In exactly once semantics, request is sent again, request is filtered for duplicate and there is a guarantee for the server to restart after failure and start processing requests from where it crashed.
But exactly once is not realizable because what happens when client sends request, and before it reaches the server, server crashes. There is no way of tracking the request.
http://de.wikipedia.org/wiki/Remote_Procedure_Call#Fehlersemantik
To correct Hesper's answer-
Earlier, exactly once RPC was not realisable but a research paper in 2015 [1] proved that it is possible to do so. Basically RIFL paradigm guarantees safety of exactly one execution of an RPC that is executed is stored durably
[1]: Lee, Collin, et al. "Implementing linearizability at large scale and low latency." Proceedings of the 25th Symposium on Operating Systems Principles. ACM, 2015
Bump, I'm studying this too and found this, hope it helps (helped me),
At-least-once versus at-most-once?
let's take an example: acquiring a lock
if client and server stay up, client receives lock
if client fails, it may have the lock or not (server needs a plan!)
if server fails, client may have lock or not
at-least-once: client keeps trying
at-most-once: client will receive an exception
what does a client do in the case of an exception?

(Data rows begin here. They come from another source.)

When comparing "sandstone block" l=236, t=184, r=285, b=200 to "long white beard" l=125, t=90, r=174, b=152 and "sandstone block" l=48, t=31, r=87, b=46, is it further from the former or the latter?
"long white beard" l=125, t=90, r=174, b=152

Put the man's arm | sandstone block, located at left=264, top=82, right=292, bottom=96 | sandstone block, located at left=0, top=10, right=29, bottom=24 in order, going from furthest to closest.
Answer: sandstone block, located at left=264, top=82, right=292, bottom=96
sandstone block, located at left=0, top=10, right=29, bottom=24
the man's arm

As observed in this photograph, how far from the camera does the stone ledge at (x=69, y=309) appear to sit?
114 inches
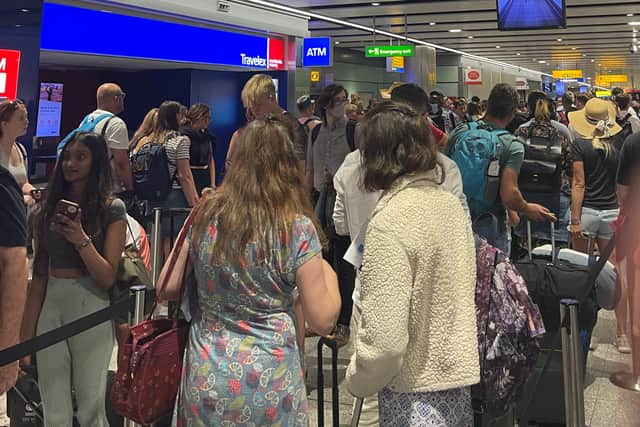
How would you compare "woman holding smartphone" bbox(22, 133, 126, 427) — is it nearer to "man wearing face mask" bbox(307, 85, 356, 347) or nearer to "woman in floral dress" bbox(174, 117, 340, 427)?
"woman in floral dress" bbox(174, 117, 340, 427)

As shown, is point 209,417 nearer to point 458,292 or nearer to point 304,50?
point 458,292

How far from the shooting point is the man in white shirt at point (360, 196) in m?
2.68

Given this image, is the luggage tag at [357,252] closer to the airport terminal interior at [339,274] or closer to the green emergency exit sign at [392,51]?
the airport terminal interior at [339,274]

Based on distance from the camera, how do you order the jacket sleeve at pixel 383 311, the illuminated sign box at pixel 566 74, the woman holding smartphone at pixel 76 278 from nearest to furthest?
1. the jacket sleeve at pixel 383 311
2. the woman holding smartphone at pixel 76 278
3. the illuminated sign box at pixel 566 74

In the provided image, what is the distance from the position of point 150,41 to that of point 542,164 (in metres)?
7.89

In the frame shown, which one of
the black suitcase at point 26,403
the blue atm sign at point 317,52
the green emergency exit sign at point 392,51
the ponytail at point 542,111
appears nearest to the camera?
the black suitcase at point 26,403

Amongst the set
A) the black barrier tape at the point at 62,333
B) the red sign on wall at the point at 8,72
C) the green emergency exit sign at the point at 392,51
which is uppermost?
the green emergency exit sign at the point at 392,51

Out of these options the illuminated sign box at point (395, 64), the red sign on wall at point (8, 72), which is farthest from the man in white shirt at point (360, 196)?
the illuminated sign box at point (395, 64)

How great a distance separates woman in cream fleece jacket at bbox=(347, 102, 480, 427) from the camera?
177 cm

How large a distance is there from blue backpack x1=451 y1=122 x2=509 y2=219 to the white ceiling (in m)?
9.98

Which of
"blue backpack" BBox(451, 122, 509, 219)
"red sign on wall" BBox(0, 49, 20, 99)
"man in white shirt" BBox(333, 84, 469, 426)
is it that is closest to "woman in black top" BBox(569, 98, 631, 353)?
"blue backpack" BBox(451, 122, 509, 219)

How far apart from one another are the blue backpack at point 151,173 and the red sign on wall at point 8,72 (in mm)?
1064

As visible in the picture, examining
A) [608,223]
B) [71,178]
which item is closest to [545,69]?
[608,223]

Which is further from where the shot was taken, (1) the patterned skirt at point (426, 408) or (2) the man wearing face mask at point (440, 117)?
(2) the man wearing face mask at point (440, 117)
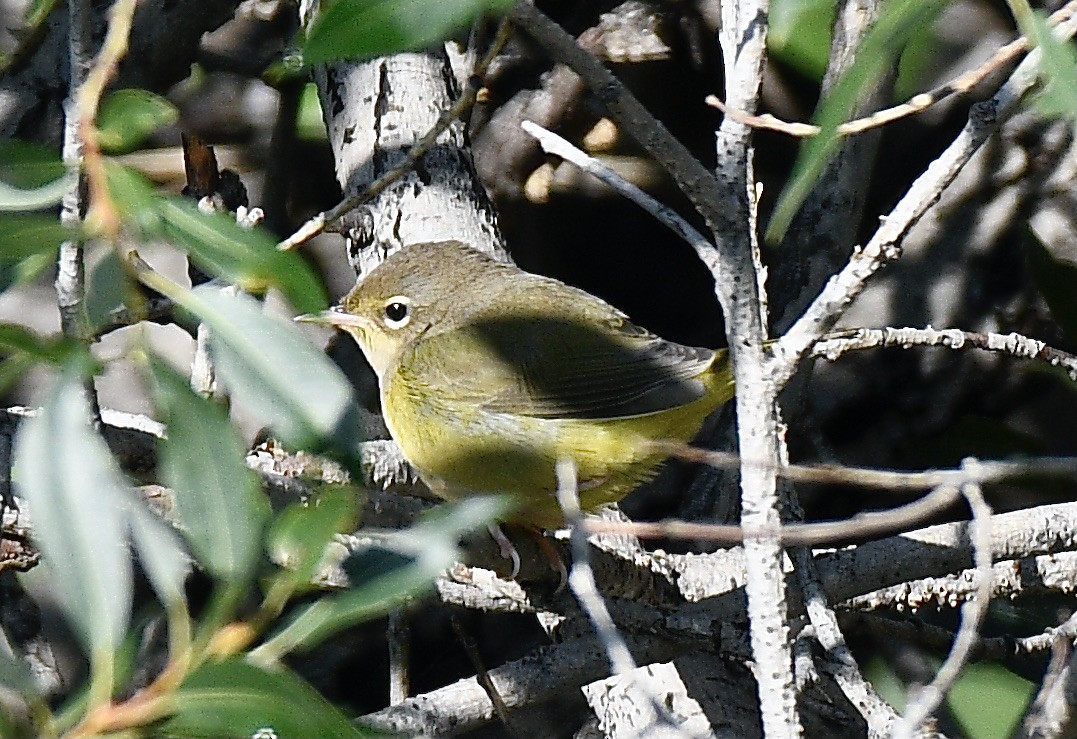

need to implement some application-specific protocol
ask server, do i have the lock?
server needs to have a plan for remembering state across reboots
e.g., store locks on disk.
at-least-once (if we never give up)
clients keep trying. server may run procedure several times
server must use application state to handle duplicates
if requests are not idempotent
but difficult to make all request idempotent
e.g., server good store on disk who has lock and req id
check table for each requst
even if server fails and reboots, we get correct semantics
What is right?
depends where RPC is used.
simple applications:
at-most-once is cool (more like procedure calls)
more sophisticated applications:
need an application-level plan in both cases
not clear at-once gives you a leg up
=> Handling machine failures makes RPC different than procedure calls
quoted from distributed systems and paradigms 2nd edition
For the first question I believe that each request should have a unique id attached to it. Therefore even if the client sends two requests that have the exact same command the server is able to filter and distinguish via the unique id of the request.